TEXT SECTION Block Start

The Orange County Register has cut back its local real estate presence, marking one of the more prominent examples of an OC company moving to more of a remote-working strategy.
The Register moved much of its area operations to Anaheim’s Axis office park in 2017, three years after its former parent company, Freedom Communications, sold its longtime home along Grand Avenue in Santa Ana.
It had been leasing about 40,000 square feet at Axis, according to prior Business Journal reports. Its former HQ office in Santa Ana ran some 173,000 square feet, though the paper didn’t occupy all that space.
The paper’s offices at Axis are now vacant, a recent visit to the office park next to Angels Stadium indicates. Brokerage data indicates the space is up for lease.
The Business Journal was told that Axis employees were offered the option of working in one of the other offices used by current owner Southern California News Group, or working from home.
Most Register employees had been working remotely since early 2020 due to COVID; many already worked from home prior to the pandemic.

TEXT SECTION Block End
DATASET RECORDS Block Start

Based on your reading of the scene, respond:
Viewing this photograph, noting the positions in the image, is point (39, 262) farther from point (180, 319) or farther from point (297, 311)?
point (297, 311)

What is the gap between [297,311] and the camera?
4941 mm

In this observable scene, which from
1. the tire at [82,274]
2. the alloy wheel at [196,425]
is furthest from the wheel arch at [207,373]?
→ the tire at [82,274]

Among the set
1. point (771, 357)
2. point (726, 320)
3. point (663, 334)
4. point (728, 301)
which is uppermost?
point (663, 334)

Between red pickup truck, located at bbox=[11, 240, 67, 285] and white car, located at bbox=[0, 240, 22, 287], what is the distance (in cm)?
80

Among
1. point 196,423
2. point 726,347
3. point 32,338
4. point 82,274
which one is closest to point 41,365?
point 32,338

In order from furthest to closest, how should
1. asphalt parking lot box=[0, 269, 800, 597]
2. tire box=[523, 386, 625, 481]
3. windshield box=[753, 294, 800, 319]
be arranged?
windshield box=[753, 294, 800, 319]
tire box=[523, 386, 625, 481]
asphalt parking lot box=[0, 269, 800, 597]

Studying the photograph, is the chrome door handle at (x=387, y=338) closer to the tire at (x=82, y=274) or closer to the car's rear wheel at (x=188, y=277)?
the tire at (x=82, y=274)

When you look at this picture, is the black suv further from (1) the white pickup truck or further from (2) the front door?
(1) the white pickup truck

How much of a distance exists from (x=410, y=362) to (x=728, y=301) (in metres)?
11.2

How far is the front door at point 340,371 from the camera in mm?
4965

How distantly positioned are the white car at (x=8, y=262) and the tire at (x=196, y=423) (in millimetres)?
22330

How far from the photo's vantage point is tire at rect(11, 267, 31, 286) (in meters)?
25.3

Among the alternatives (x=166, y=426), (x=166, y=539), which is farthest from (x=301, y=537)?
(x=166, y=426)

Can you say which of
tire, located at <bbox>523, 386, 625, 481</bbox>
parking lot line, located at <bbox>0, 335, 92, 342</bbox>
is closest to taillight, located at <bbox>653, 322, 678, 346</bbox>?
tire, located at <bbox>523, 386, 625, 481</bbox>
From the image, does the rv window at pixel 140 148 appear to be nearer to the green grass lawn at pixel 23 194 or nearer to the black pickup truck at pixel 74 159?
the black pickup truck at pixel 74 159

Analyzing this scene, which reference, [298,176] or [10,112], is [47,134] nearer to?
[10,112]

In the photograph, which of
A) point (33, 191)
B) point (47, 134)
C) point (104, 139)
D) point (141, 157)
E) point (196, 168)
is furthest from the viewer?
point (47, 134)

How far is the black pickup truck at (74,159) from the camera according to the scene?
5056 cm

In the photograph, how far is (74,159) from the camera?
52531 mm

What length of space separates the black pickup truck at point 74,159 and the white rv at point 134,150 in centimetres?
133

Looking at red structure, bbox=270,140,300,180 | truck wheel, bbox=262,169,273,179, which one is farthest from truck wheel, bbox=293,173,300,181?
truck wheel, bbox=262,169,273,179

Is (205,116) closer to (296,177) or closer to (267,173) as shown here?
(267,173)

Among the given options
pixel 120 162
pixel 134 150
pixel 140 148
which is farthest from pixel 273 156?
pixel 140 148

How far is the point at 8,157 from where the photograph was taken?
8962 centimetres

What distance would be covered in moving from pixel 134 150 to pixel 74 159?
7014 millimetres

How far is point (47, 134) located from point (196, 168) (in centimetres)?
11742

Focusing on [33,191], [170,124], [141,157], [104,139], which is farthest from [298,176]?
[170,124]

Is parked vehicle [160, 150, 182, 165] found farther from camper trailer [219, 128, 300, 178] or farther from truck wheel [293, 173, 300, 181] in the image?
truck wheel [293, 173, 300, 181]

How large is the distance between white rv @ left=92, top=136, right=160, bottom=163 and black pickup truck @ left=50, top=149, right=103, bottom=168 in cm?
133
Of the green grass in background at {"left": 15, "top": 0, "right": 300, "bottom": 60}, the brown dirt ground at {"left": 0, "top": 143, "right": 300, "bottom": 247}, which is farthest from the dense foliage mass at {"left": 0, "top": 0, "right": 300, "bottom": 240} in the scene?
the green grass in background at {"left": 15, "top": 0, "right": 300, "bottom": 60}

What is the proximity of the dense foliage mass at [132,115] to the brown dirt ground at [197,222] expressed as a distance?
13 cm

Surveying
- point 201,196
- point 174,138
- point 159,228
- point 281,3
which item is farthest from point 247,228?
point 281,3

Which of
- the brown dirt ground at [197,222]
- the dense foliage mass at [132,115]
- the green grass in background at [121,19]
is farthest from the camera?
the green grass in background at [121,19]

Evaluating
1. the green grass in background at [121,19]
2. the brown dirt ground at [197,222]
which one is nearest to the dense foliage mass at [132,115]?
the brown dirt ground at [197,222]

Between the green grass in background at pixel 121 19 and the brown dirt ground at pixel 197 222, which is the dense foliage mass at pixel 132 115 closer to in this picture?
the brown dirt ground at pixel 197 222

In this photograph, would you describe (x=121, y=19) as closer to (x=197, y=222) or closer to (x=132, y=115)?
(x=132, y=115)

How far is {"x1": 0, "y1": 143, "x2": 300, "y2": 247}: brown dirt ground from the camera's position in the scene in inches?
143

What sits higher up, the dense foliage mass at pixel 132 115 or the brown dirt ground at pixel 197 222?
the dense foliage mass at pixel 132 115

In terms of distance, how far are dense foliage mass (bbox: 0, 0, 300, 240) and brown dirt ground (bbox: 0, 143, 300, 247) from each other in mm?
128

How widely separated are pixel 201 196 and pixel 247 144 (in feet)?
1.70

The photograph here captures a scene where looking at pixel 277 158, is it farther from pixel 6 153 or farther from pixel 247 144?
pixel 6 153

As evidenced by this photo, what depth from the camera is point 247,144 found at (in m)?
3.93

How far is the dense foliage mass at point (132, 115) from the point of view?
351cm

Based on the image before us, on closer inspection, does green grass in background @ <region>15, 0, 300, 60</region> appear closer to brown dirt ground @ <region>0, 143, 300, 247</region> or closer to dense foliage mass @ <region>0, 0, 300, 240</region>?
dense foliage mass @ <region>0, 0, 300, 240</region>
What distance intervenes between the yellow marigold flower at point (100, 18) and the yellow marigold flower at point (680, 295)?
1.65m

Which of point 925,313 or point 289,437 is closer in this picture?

DATASET RECORDS Block End

▶ _EXERCISE GOAL_
Answer these questions using the Register article:
1. In what year did the Register move much of its area operations to the Axis office park?
2. About how much space had the paper been leasing at Axis?
3. What two options were Axis employees offered?
Rely only on the Register article for your answers.

▶ _EXPECTED ANSWER_
1. 2017
2. About 40,000 square feet
3. Working in one of the other offices used by Southern California News Group, or working from home